The brilliantly-crafted and decorated palaces include MOTI MAHAL (Pearl Palace), PHOOL MAHAL ( Flower Palace), SHEESH MAHAL ( Mirror Palace), SILEH KHANA and DAULAT KHANA.
There are seven gates, which include JAYAPOL (meaning ‘Victory’), built by Maharaja Man Singh to commemorate his victories over Jaipur and Bikaner armies ; FATTEHPOL ( also meaning ‘Victory’) built by Maharaja Ajit Singh to mark the defeat of the Mughals. The “palm imprints” upon these still attract much attention.
The Museum in the MEHRANGARH Fort is one of the most well-stocked museums in Rajasthan. In one section of the Museum, there is a selection of old Royal palanquins, including the elaborate domed gilt MAHADOL Palanquin, which was won in a battle from the Governor of Gujarat in 1730. The Museum exhibits the heritage of the Rathores in arms, costumes, paintings and decorated period rooms.
ELEPHANT’S HOWDAHS : The HOWDAHS were a kind of two-compartment wooden seat (mostly covered with gold and silver embossed sheets), which were fastened on to the elephant’s back.
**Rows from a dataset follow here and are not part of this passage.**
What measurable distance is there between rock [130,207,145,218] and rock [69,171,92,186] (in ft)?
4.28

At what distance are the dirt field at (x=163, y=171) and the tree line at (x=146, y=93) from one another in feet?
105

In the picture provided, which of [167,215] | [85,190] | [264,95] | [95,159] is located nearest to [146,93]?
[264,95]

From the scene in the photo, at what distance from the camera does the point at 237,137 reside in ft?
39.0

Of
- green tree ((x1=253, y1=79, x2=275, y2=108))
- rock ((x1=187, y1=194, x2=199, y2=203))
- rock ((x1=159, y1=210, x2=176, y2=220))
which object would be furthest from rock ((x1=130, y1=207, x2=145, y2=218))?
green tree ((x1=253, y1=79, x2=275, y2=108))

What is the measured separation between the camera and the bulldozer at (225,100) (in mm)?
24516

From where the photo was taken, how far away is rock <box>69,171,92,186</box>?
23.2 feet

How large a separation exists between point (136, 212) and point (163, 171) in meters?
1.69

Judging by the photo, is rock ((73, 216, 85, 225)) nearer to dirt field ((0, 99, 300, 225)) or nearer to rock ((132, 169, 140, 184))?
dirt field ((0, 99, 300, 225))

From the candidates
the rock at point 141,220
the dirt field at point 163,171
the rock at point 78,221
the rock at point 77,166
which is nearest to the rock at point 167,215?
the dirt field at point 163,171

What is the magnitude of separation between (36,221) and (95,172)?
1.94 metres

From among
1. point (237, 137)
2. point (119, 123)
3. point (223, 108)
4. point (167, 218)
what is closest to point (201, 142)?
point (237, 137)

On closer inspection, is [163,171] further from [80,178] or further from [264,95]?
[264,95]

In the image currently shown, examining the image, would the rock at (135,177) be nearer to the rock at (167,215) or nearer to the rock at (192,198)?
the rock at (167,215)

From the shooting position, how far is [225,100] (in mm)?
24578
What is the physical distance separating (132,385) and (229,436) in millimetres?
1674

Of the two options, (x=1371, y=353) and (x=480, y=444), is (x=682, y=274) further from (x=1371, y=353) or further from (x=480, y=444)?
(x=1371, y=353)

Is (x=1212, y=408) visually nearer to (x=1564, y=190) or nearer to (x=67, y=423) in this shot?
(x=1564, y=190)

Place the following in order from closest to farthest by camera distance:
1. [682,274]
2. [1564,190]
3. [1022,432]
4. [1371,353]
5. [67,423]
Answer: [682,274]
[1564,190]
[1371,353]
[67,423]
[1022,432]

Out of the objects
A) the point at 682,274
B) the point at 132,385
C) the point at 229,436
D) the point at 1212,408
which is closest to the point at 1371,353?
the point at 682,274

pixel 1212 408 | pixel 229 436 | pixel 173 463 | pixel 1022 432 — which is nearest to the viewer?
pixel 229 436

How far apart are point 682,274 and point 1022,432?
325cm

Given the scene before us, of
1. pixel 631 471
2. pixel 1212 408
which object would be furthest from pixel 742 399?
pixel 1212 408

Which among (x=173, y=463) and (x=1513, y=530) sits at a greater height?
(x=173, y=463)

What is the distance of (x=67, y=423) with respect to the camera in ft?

The ‘front’ compartment, with more leg-space and a raised protective metal sheet was meant for Kings or Royalty and the ‘rear’ (smaller one) for a reliable bodyguard disguised as ‘fly-whisk attendant’.
PALANQUINS : were a popular means of travel and circumambulation for the ladies of the nobility, up to the second quarter of the 20th century. They were also used by male nobility and royals on special occasions.
ARMOURY : This gallery displays a rare collection of armour from every period in Jodhpur. On display are sword hilts I jade, silver, rhino horn and ivory, shields studded with rubies, emeralds and pearls and guns with gold and silver work on the barrels. The gallery also has on display the personal swords of many Emperors, among them the outstanding historical piece like the KHAANDA of RAO JODHA, weighing over 3kg, the sword of AKBAR the GREAT and the sword of TIMUR.
PAINTINGS : This gallery displays colours of Marwar – Jodhpur, the finest examples of Marwar painting.
CHAMUNDA MATAJI TEMPLE, was Rao Jodha’s favourite Goddess. He brought her idol from the old capital of MANDORE in 1460, and installed her in MEHRANGARH ( MAA CHAMUNDI was the KUL DEVI of the PARIHAR Rulers of MANDORE) She remains the Maharaja’s and the Royal Family’s ISHT DEVI or ADOPTED GODDESS, and is worshipped by most of Jodhpur’s citizens as well. Crowds throng MEHRANGARH during the DUSSEHRA celebrations.